VernacularTitle:豆甾醇治疗胶质母细胞瘤靶基因预测及相关预后模型的建立
Author: Qiang ZHU ¹ ; Ruichun LI ² ; Shiwen GUO ² ; Chen LIANG ²
Author Information

1. Department of Neurosurgery, The First Affiliated Hospital of Xi’an Jiaotong University, Xi’an 710061; Department of Neurosurgery, the Affiliated Hospital of Yan’an University, Yan’an 716000, China
2. Department of Neurosurgery, The First Affiliated Hospital of Xi’an Jiaotong University, Xi’an 710061
Publication Type:Journal Article
Keywords: stigmasterol; glioblastoma (GBM); prognostic model
From: Journal of Xi'an Jiaotong University(Medical Sciences) 2024;45(6):909-917
CountryChina
Language:Chinese
Abstract: [Objective] To predict potential target genes for the treatment of glioblastoma (GBM) with stigmasterol and construct a relevant prognostic model, in order to reveal its antiglioma mechanism and the role of these target genes in the prognosis of GBM patients. [Methods] Differential expression genes in GBM and stigmasterol target genes were obtained via online databases. Venn diagram was used to select potential target genes for stigmasterol treatment of GBM, and enrichment analysis was performed using R language. Univariate COX regression analysis and least absolute shrinkage and selection operator (LASSO) analysis were made to select stigmasterol target genes related to the prognosis of GBM patients and construct a relevant prognostic model. Real-time quantitative reverse transcription polymerase chain reaction (RT-qPCR) and Western blotting analyses were used to detect the effect of stigmasterol on the expressions of related target genes. [Results] In this study, a total of 31 potential target genes for the treatment of GBM with stigmasterol were identified.
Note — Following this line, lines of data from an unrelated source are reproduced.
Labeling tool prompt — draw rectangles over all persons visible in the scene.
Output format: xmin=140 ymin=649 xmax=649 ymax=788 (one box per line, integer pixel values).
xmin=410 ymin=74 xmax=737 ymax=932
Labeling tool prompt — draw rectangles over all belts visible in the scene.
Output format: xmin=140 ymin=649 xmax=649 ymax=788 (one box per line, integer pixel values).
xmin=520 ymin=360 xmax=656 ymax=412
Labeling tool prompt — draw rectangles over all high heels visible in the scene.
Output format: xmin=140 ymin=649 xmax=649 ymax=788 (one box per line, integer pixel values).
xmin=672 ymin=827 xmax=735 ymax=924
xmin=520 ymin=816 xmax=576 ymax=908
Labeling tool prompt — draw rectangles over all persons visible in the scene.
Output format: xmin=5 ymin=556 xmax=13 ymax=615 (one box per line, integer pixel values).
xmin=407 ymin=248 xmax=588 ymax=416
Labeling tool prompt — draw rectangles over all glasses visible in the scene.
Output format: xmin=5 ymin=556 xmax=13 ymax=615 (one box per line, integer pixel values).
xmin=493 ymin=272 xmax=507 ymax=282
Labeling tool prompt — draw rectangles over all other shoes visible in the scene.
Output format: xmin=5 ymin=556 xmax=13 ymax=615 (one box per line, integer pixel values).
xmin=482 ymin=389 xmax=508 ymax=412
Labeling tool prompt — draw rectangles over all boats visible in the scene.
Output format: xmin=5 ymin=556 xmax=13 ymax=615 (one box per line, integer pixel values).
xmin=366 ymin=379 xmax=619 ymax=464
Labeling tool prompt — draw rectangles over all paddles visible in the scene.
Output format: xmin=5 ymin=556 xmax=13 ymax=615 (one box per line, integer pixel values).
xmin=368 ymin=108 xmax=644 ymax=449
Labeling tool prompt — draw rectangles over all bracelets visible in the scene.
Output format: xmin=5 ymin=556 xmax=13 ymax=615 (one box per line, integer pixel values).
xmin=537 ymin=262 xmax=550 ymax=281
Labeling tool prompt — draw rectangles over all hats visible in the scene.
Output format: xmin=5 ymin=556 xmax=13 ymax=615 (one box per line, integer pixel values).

Enrichment analysis showed that these target genes were associated with the activation of the G protein coupled receptor (GPCR) signaling pathway and the regulation of lipid metabolism. Regression analysis identified two stigmasterol target genes, namely, fatty acid binding protein 5 (FABP5) and alpha 1B adrenergic receptor (ADRA1B), which are associated with the prognosis of GBM. A prognostic model constructed based on these two genes could accurately predict the prognosis of GBM patients. Finally, stigmasterol inhibited the expressions of these two genes in GBM cells (FABP5: t=9.909, P=0.001; ADRA1B: t=3.319, P=0.029). [Conclusion] Stigmasterol’s anti-tumor effect may be linked to its regulation of GPCR signaling pathways and lipid metabolism. By inhibiting the expressions of FABP5 and ADRA1B, stigmasterol could potentially enhance the prognosis for GBM patients. Additionally, a prognostic model based on the expression levels of FABP5 and ADRA1B can be valuable for predicting patient outcomes and monitoring therapeutic efficacy in GBM.